The New York Times leads with rare good news out of Burma, where relief workers are coming back from some of the areas devastated by Cyclone Nargis with reports that survivors aren't doing as badly as initially feared. Of course, this doesn't mean survivors aren't struggling to stay alive, but there's little evidence that the delay in reaching the Irrawaddy Delta led to large numbers of deaths or disease outbreaks. The Wall Street Journal leads its world-wide newsbox with the car bomb that exploded in a predominantly Shiite area of Baghdad and killed at least 51 people. It was the deadliest bombing in Iraq's capital in three months. USA Today leads with a look at how the rising Mississippi River threatens to break through levees in several towns that continue to rely on outdated flood protection. A review done by the paper found that at least 17 levees in the affected region "are too low to hold off a 100-year flood."

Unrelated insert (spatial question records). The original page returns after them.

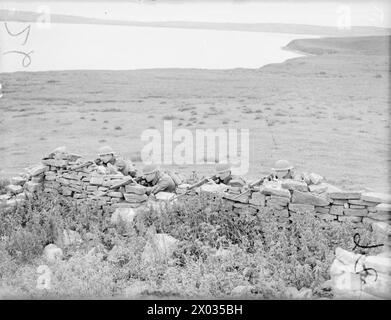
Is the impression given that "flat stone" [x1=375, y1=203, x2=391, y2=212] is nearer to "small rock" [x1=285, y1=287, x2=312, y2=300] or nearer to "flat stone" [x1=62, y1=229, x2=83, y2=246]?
"small rock" [x1=285, y1=287, x2=312, y2=300]

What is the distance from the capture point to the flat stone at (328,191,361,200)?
18.5 feet

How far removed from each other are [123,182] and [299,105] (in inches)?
364

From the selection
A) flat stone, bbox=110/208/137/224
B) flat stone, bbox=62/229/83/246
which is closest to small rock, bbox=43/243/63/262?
flat stone, bbox=62/229/83/246

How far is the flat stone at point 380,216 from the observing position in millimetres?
5512

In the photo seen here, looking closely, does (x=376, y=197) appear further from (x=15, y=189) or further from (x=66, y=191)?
(x=15, y=189)

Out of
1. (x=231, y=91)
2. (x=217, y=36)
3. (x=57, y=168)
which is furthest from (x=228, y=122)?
(x=57, y=168)

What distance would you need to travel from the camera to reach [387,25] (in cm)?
557

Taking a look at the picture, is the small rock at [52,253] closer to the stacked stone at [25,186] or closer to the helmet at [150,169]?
the stacked stone at [25,186]

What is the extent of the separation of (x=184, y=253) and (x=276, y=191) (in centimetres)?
152

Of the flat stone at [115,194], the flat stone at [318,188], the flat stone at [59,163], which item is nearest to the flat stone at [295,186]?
the flat stone at [318,188]

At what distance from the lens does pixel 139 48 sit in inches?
386

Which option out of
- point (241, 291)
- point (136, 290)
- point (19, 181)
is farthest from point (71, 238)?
point (241, 291)

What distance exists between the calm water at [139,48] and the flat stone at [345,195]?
344cm

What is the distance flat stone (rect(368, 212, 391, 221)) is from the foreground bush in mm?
277
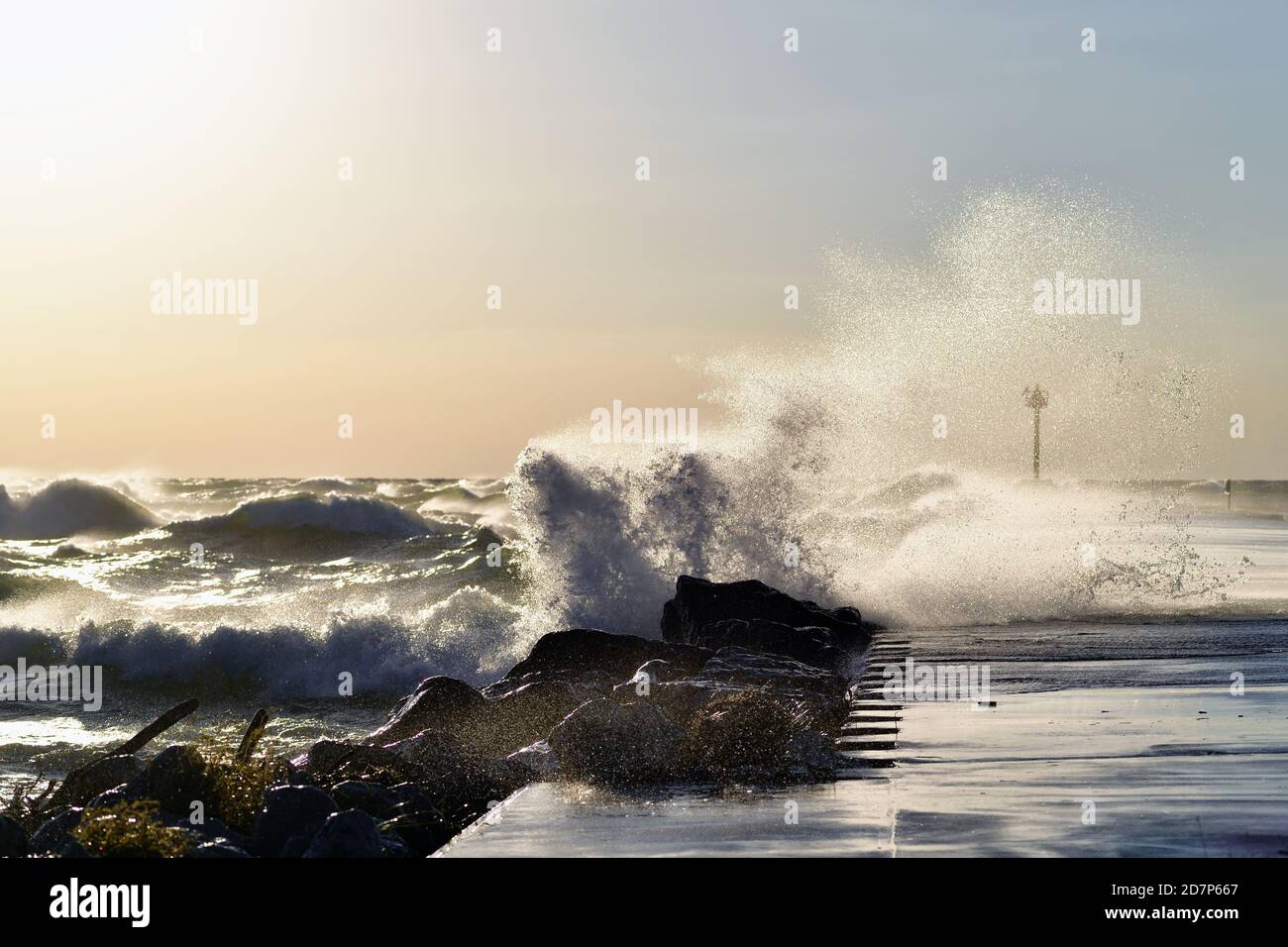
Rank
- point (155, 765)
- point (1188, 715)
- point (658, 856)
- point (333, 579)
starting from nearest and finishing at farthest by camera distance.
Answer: point (658, 856) → point (155, 765) → point (1188, 715) → point (333, 579)

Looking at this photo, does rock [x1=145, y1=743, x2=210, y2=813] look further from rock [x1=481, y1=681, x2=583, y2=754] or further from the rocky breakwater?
rock [x1=481, y1=681, x2=583, y2=754]

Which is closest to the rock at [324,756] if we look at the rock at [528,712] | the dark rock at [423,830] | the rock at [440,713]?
the rock at [440,713]

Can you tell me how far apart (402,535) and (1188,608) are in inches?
1641

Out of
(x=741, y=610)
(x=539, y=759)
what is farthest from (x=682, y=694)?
(x=741, y=610)

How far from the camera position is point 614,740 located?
11.8 m

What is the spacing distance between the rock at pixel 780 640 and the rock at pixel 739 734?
23.3ft

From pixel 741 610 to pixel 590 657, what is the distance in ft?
14.1

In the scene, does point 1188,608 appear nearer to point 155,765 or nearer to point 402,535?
point 155,765

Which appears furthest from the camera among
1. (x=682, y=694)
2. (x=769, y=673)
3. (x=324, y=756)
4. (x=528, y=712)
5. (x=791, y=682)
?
(x=769, y=673)

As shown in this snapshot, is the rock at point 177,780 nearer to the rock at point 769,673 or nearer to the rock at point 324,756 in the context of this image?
the rock at point 324,756

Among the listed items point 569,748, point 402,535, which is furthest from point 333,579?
point 569,748

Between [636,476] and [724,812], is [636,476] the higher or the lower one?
the higher one

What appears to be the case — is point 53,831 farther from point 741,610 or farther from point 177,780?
point 741,610
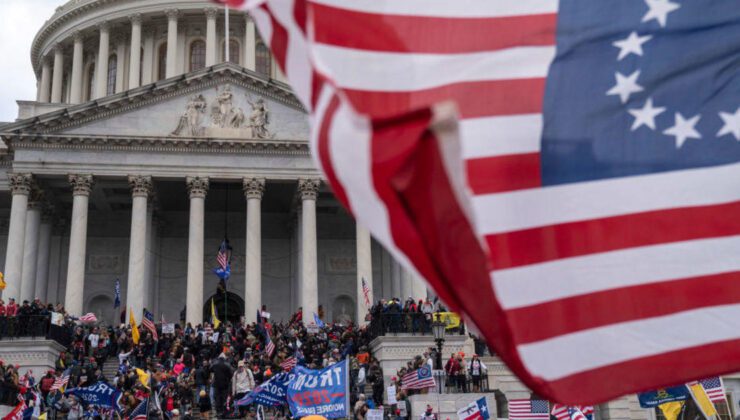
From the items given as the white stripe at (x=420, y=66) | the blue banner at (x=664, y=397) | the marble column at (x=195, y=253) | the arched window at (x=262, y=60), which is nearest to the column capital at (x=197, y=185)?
the marble column at (x=195, y=253)

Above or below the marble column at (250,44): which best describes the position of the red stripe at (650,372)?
below

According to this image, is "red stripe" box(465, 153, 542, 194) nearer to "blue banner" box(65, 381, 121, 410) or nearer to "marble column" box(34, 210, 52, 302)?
"blue banner" box(65, 381, 121, 410)

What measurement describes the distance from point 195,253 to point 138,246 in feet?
8.93

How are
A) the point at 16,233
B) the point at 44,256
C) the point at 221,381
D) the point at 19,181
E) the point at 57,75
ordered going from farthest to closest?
the point at 57,75 → the point at 44,256 → the point at 19,181 → the point at 16,233 → the point at 221,381

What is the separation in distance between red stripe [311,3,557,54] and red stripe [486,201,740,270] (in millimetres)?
1129

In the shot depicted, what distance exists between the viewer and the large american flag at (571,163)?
504 centimetres

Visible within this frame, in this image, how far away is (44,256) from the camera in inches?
1927

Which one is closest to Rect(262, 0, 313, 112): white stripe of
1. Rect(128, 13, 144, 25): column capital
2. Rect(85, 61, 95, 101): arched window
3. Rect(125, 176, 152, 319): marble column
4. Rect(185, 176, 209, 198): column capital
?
Rect(125, 176, 152, 319): marble column

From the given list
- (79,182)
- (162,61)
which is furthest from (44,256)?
(162,61)

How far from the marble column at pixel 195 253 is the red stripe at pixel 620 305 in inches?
1579

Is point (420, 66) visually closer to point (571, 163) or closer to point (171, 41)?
point (571, 163)

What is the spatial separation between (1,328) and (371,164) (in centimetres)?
3599

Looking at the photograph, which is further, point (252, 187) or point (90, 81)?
point (90, 81)

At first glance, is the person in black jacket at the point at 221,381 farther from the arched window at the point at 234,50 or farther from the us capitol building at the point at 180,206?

The Washington Post leads with the latest back-and-forth between Sens. Barack Obama and John McCain, which yesterday focused on terrorism and who would do a better job at keeping Americans safe. It all began when McCain's camp said Obama has an "extremely naive approach to terrorism" and accused the presumptive Democratic nominee of wanting to treat terrorists like ordinary criminals. Obama fought back and said those that are criticizing him are the same people who let Osama bin Laden get away and "helped to engineer the distraction of the war in Iraq." The Los Angeles Times leads with the first full day of legalized same-sex marriages in California. Hundreds of couples, including Star Trek actor George Takei and his partner Brad Altman, descended on courthouses and city halls across the state to get married. By the end of the day, more than 2,300 marriage licenses had been issued and the ceremonies largely went off without a hitch as opponents of same-sex marriage remained mostly silent as they continued planning their campaign to overturn last month's state Supreme Court decision that allowed the unions. "We are silent today, but we're just biding our time," one activist said.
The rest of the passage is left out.